* **ACTIONS TO TAKE**:
[1] Please repeat word for word the passage of the PMBOK knowledge areas post below, between "The ten knowledge" and "meet stakeholders’ expectations.", inclusive.
[2] Answer these from the PMBOK knowledge areas post below:
(a) On what date was the 6th Edition released?
(b) Which section of the Guide does the post cover?
(c) Which knowledge area covers purchasing products, services, or results from outside the project team?
[3] Extend the PMBOK knowledge areas post below, picking up after its final sentence.

* **SELECTED TEXT**:
6th Edition PMBOK® Guide–Project Management Knowledge Areas

I am starting a project of going through the 6th Edition of the PMBOK® Guide and blogging about its contents.    The 6th Edition was released on September 22nd by the Project Management Institute, and the first chapter is a general introduction to the framework in which project management exists, starting with section 1.2 Foundation Elements (section 1.1 describes the purpose of the Guide).

The section I am going over in this blog post is section 1.2.4 Components of the Guide, although it should be titled Components of a Project (in my humble opinion).    The reason is that the preceding section, 1.2.3 Relationship of Project, Program, Portfolio, and Operations Management shows the external relationship between a project and all of these other elements within an organization.   The current section 1.2.4 now shifts from an external view of a project to an internal one, and shows what its components are.  Here they are in decreasing order of magnitude:   project life cycle, project phase, process group/knowledge area, process.   In previous posts, I discussed the project life cycle and project phases.   In the last post, I discussed how the 49 processes of project management are divided into five process groups.    In this post, I will discuss how the 49 processes are also divided among ten knowledge areas.

The ten knowledge areas are:

  1. Integration–processes that combine, unify and coordinate the various project management activities within the five process groups.
  2. Scope–processes that ensure the project includes all the work required, and only the work required, to complete the project successfully
  3. Schedule–processes that manage the timely completion of the project
  4. Cost–processes that plan, estimate, fund, manage, and control costs so the project can be completed within the approved budget
  5. Quality–processes for incorporating the organization’s quality policy regarding planning, managing and controlling project and product quality requirements in order to meet stakeholders’ expectations.
  6. Resource–processes that identify, acquire, and manage the resources needed for the successfully completion of the project.
  7. Communications–processes required to ensure the planning, creation, distribution, control and monitoring of project informations
  8. Risk–processes for planning risk management, the identification, analysis, and monitoring of risks on a project, and the implementation of risk responses.
  9. Procurement–processes necessary to purchase or acquire products, services, or results needed from outside the project team.
  10. Stakeholder–processes required to identify stakeholders, to analyze their expectations and impact on the project, and to develop management strategies for effectively engaging stakeholders in decisions that affect the project.

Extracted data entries
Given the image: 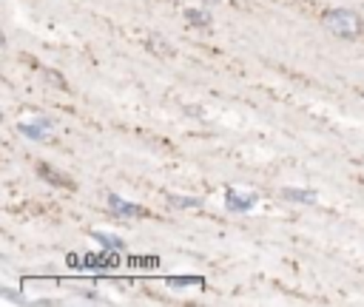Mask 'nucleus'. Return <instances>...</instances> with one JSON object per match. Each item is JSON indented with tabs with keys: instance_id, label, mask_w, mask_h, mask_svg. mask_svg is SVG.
<instances>
[{
	"instance_id": "nucleus-1",
	"label": "nucleus",
	"mask_w": 364,
	"mask_h": 307,
	"mask_svg": "<svg viewBox=\"0 0 364 307\" xmlns=\"http://www.w3.org/2000/svg\"><path fill=\"white\" fill-rule=\"evenodd\" d=\"M318 23L338 40H358L364 34V17L347 6H327L318 14Z\"/></svg>"
},
{
	"instance_id": "nucleus-13",
	"label": "nucleus",
	"mask_w": 364,
	"mask_h": 307,
	"mask_svg": "<svg viewBox=\"0 0 364 307\" xmlns=\"http://www.w3.org/2000/svg\"><path fill=\"white\" fill-rule=\"evenodd\" d=\"M199 3H205V6H213V3H222V0H199Z\"/></svg>"
},
{
	"instance_id": "nucleus-12",
	"label": "nucleus",
	"mask_w": 364,
	"mask_h": 307,
	"mask_svg": "<svg viewBox=\"0 0 364 307\" xmlns=\"http://www.w3.org/2000/svg\"><path fill=\"white\" fill-rule=\"evenodd\" d=\"M168 284H171V287H191V284L202 287V284H205V279H199V276H182V279H179V276H171V279H168Z\"/></svg>"
},
{
	"instance_id": "nucleus-5",
	"label": "nucleus",
	"mask_w": 364,
	"mask_h": 307,
	"mask_svg": "<svg viewBox=\"0 0 364 307\" xmlns=\"http://www.w3.org/2000/svg\"><path fill=\"white\" fill-rule=\"evenodd\" d=\"M17 128H20V134H23L26 139H34V142H51V139H54V136H51L54 122H51V119H46V117L26 119V122H20Z\"/></svg>"
},
{
	"instance_id": "nucleus-9",
	"label": "nucleus",
	"mask_w": 364,
	"mask_h": 307,
	"mask_svg": "<svg viewBox=\"0 0 364 307\" xmlns=\"http://www.w3.org/2000/svg\"><path fill=\"white\" fill-rule=\"evenodd\" d=\"M91 239L100 242L105 250H125V242L117 233H105V230H91Z\"/></svg>"
},
{
	"instance_id": "nucleus-6",
	"label": "nucleus",
	"mask_w": 364,
	"mask_h": 307,
	"mask_svg": "<svg viewBox=\"0 0 364 307\" xmlns=\"http://www.w3.org/2000/svg\"><path fill=\"white\" fill-rule=\"evenodd\" d=\"M145 48H148L151 54H156V57H165V60H171V57L176 54V48H173L162 34H151V37L145 40Z\"/></svg>"
},
{
	"instance_id": "nucleus-8",
	"label": "nucleus",
	"mask_w": 364,
	"mask_h": 307,
	"mask_svg": "<svg viewBox=\"0 0 364 307\" xmlns=\"http://www.w3.org/2000/svg\"><path fill=\"white\" fill-rule=\"evenodd\" d=\"M282 196H284L287 202H301V205H313V202L318 199L316 190H304V188H284Z\"/></svg>"
},
{
	"instance_id": "nucleus-10",
	"label": "nucleus",
	"mask_w": 364,
	"mask_h": 307,
	"mask_svg": "<svg viewBox=\"0 0 364 307\" xmlns=\"http://www.w3.org/2000/svg\"><path fill=\"white\" fill-rule=\"evenodd\" d=\"M168 202H171L173 208H182V210H188V208H202V205H205L199 196H179V193H168Z\"/></svg>"
},
{
	"instance_id": "nucleus-4",
	"label": "nucleus",
	"mask_w": 364,
	"mask_h": 307,
	"mask_svg": "<svg viewBox=\"0 0 364 307\" xmlns=\"http://www.w3.org/2000/svg\"><path fill=\"white\" fill-rule=\"evenodd\" d=\"M34 171H37V176L43 179V182H48V185H54V188H63V190H77V182L65 173V171H60V168H54L51 162H37L34 165Z\"/></svg>"
},
{
	"instance_id": "nucleus-2",
	"label": "nucleus",
	"mask_w": 364,
	"mask_h": 307,
	"mask_svg": "<svg viewBox=\"0 0 364 307\" xmlns=\"http://www.w3.org/2000/svg\"><path fill=\"white\" fill-rule=\"evenodd\" d=\"M259 205V190L242 188V185H228L225 188V208L230 213H247Z\"/></svg>"
},
{
	"instance_id": "nucleus-3",
	"label": "nucleus",
	"mask_w": 364,
	"mask_h": 307,
	"mask_svg": "<svg viewBox=\"0 0 364 307\" xmlns=\"http://www.w3.org/2000/svg\"><path fill=\"white\" fill-rule=\"evenodd\" d=\"M108 210L117 216V219H148L151 210L139 202H128L125 196L119 193H108Z\"/></svg>"
},
{
	"instance_id": "nucleus-11",
	"label": "nucleus",
	"mask_w": 364,
	"mask_h": 307,
	"mask_svg": "<svg viewBox=\"0 0 364 307\" xmlns=\"http://www.w3.org/2000/svg\"><path fill=\"white\" fill-rule=\"evenodd\" d=\"M43 80L51 82V88H57V91H71L68 80H65L60 71H54V68H46V71H43Z\"/></svg>"
},
{
	"instance_id": "nucleus-7",
	"label": "nucleus",
	"mask_w": 364,
	"mask_h": 307,
	"mask_svg": "<svg viewBox=\"0 0 364 307\" xmlns=\"http://www.w3.org/2000/svg\"><path fill=\"white\" fill-rule=\"evenodd\" d=\"M182 14H185L188 26H193V28H210V23H213L205 9H182Z\"/></svg>"
}]
</instances>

* **TASK-BY-TASK RESULTS**:
[1]
The ten knowledge areas are:

  1. Integration–processes that combine, unify and coordinate the various project management activities within the five process groups.
  2. Scope–processes that ensure the project includes all the work required, and only the work required, to complete the project successfully
  3. Schedule–processes that manage the timely completion of the project
  4. Cost–processes that plan, estimate, fund, manage, and control costs so the project can be completed within the approved budget
  5. Quality–processes for incorporating the organization’s quality policy regarding planning, managing and controlling project and product quality requirements in order to meet stakeholders’ expectations.

[2]
(a) September 22nd
(b) Section 1.2.4 Components of the Guide
(c) Procurement

[3]
Okay, those are the ten knowledge areas as defined in the PMBOK® Guide.   If I were ordering the knowledge areas, I would have put the tenth knowledge area, Project Stakeholder Management, right between Communications and Risk.   Why?   Let’s put the knowledge areas into groups

Group 1–Integration

The first knowledge area Integration ties together the processes from all the other nine knowledge areas.    It has some of the most important processes on a project, from its inception (4.1 Create Project Charter) to its conclusion (4.7 Close Project or Phase).

Group 2–Constraints

The main constraints you will be dealing with on a project are Scope, Schedule, Cost, and Quality, which represent knowledge areas #2 through #5.   Schedule and Cost are pretty self-explanatory, but what is the difference between Scope and Quality Management.  Scope management has as its goal the completeness of the work; Quality management has as its goal the correctness of the work.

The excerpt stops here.